What the task requires —
Gather every line of the listing below that contains the string "seen", treating uppercase and lowercase as different.

Material for the task —
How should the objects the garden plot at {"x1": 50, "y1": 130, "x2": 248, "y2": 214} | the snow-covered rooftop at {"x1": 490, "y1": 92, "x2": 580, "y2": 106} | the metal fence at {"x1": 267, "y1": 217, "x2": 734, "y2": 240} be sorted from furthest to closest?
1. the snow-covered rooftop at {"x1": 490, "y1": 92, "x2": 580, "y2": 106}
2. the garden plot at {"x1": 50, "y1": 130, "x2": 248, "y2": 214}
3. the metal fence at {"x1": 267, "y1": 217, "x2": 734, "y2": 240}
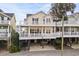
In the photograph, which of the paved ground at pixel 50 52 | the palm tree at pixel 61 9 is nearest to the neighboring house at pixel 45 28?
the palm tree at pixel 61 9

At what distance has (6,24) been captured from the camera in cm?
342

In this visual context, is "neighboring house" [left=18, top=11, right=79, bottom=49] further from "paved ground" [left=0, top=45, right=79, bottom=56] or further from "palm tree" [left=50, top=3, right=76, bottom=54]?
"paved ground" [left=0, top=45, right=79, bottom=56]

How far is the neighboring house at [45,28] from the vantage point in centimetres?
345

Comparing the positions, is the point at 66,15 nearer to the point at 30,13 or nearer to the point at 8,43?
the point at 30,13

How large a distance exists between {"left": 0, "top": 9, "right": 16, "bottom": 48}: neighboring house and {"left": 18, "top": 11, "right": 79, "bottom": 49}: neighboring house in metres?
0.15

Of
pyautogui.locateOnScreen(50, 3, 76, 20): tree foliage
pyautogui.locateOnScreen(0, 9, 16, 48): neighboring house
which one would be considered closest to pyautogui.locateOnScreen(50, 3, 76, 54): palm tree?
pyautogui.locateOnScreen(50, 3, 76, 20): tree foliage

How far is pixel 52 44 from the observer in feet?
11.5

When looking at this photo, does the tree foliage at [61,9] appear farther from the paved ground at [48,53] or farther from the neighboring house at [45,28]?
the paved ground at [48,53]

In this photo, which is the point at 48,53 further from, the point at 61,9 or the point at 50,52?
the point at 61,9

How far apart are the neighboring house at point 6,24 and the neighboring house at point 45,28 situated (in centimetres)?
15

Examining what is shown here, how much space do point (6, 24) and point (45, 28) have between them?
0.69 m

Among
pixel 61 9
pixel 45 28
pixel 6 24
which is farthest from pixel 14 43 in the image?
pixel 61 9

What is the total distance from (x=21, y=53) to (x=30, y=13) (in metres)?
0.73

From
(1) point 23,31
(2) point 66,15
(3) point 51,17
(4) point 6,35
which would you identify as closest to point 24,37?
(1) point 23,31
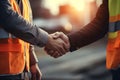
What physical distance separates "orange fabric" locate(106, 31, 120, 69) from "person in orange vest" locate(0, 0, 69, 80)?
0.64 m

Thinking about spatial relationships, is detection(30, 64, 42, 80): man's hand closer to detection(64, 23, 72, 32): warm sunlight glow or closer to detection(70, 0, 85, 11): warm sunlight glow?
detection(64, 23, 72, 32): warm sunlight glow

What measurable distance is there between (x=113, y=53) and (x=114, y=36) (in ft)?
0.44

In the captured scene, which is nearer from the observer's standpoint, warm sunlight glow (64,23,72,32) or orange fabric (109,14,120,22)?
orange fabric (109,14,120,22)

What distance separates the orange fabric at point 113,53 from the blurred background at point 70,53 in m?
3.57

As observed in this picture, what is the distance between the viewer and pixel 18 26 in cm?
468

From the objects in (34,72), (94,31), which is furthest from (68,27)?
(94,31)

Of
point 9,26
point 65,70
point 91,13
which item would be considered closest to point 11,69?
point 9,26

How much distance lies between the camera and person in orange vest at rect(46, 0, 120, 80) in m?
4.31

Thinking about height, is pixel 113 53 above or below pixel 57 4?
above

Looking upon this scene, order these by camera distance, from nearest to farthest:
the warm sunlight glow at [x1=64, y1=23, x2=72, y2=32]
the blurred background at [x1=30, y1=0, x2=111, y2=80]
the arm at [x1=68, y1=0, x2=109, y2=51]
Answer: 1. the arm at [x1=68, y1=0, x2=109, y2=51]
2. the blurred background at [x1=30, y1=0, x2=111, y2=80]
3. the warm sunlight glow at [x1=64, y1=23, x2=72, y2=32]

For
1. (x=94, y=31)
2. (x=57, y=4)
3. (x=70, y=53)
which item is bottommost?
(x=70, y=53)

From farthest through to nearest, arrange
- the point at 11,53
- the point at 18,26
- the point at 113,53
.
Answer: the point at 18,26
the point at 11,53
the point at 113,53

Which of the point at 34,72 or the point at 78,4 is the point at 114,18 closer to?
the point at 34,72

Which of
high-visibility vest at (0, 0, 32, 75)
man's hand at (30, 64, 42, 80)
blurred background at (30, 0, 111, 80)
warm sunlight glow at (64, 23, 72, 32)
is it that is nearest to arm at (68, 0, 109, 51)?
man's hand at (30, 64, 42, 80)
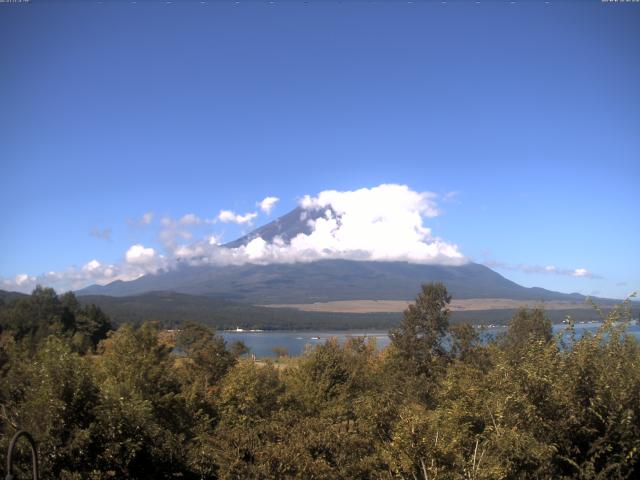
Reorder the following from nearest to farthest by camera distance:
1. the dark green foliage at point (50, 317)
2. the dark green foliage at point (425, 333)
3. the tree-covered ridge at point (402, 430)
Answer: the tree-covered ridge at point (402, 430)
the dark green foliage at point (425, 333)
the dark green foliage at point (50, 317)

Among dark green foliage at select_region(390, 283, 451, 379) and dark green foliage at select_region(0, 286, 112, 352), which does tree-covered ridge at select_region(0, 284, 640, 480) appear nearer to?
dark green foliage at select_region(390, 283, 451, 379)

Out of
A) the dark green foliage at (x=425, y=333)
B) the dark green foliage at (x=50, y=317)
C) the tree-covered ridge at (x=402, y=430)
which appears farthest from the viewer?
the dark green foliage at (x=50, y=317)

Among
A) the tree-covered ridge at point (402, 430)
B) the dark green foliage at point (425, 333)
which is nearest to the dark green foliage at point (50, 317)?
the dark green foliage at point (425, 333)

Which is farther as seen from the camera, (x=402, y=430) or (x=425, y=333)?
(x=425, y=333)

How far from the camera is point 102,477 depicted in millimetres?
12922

...

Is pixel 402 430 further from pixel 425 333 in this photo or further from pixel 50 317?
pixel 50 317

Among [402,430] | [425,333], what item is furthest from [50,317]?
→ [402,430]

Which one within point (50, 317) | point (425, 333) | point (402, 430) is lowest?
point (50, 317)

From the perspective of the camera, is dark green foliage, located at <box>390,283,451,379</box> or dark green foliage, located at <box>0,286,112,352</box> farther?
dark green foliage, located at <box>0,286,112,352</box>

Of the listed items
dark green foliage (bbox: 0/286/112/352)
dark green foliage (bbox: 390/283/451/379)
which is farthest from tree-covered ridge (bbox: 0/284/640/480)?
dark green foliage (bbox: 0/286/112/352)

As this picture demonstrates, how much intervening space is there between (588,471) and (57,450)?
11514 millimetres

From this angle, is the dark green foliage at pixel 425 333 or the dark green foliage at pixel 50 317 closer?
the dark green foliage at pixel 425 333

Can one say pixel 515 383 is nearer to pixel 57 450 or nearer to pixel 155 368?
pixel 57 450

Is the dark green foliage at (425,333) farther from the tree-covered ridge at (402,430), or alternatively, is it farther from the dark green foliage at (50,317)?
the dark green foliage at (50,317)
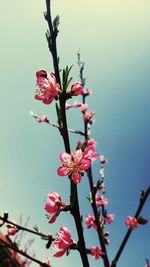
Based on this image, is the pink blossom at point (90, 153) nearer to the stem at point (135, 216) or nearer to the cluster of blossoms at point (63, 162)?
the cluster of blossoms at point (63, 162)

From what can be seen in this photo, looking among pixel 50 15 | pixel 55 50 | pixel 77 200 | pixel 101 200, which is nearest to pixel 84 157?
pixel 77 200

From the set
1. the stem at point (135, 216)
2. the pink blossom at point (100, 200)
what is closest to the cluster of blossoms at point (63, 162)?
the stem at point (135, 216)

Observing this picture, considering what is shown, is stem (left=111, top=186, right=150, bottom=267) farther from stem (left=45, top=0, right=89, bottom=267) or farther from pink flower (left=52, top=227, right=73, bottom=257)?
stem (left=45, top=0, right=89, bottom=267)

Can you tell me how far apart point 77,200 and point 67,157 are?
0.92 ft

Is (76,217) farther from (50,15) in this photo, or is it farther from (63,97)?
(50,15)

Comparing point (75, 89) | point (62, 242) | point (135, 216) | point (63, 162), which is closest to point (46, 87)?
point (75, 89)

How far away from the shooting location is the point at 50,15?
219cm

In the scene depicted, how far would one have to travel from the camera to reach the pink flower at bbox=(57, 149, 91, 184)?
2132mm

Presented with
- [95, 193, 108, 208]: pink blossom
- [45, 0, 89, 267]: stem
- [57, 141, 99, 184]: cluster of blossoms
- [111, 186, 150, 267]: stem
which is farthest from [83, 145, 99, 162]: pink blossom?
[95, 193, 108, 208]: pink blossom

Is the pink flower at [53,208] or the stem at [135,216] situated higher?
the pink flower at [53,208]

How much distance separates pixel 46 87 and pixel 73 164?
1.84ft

* * *

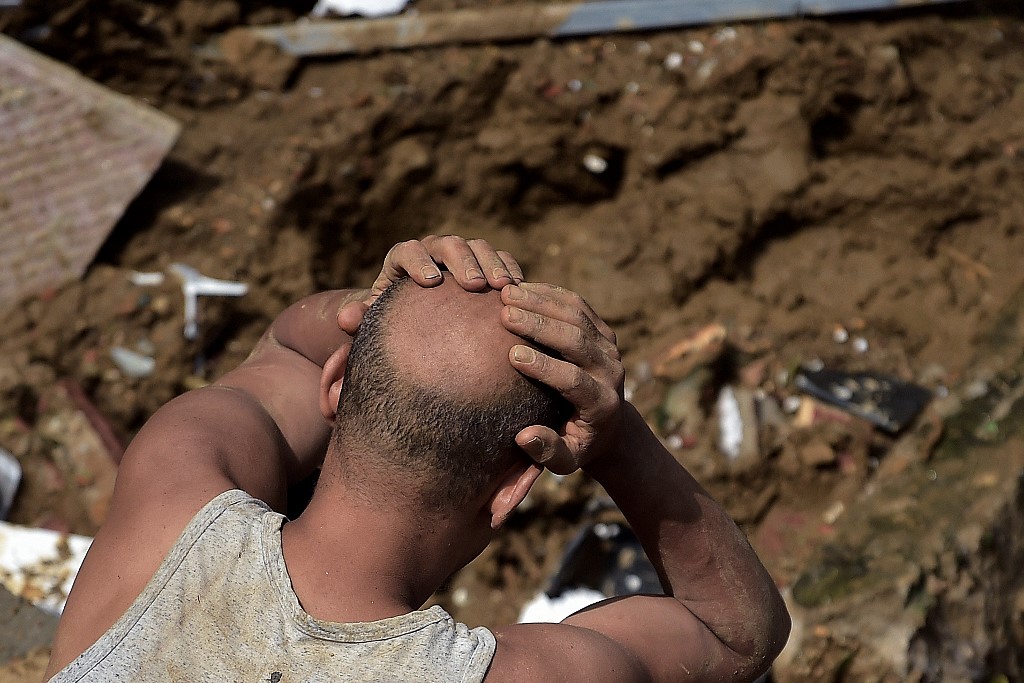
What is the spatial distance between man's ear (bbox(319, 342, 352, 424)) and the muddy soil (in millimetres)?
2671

Solution for this exercise —
Which is farther as seen from the camera, (x=402, y=430) or (x=425, y=333)?
From what can be seen in this photo, looking among pixel 50 15 | pixel 55 50 | pixel 77 200 | pixel 101 200, which is nearest to pixel 84 157?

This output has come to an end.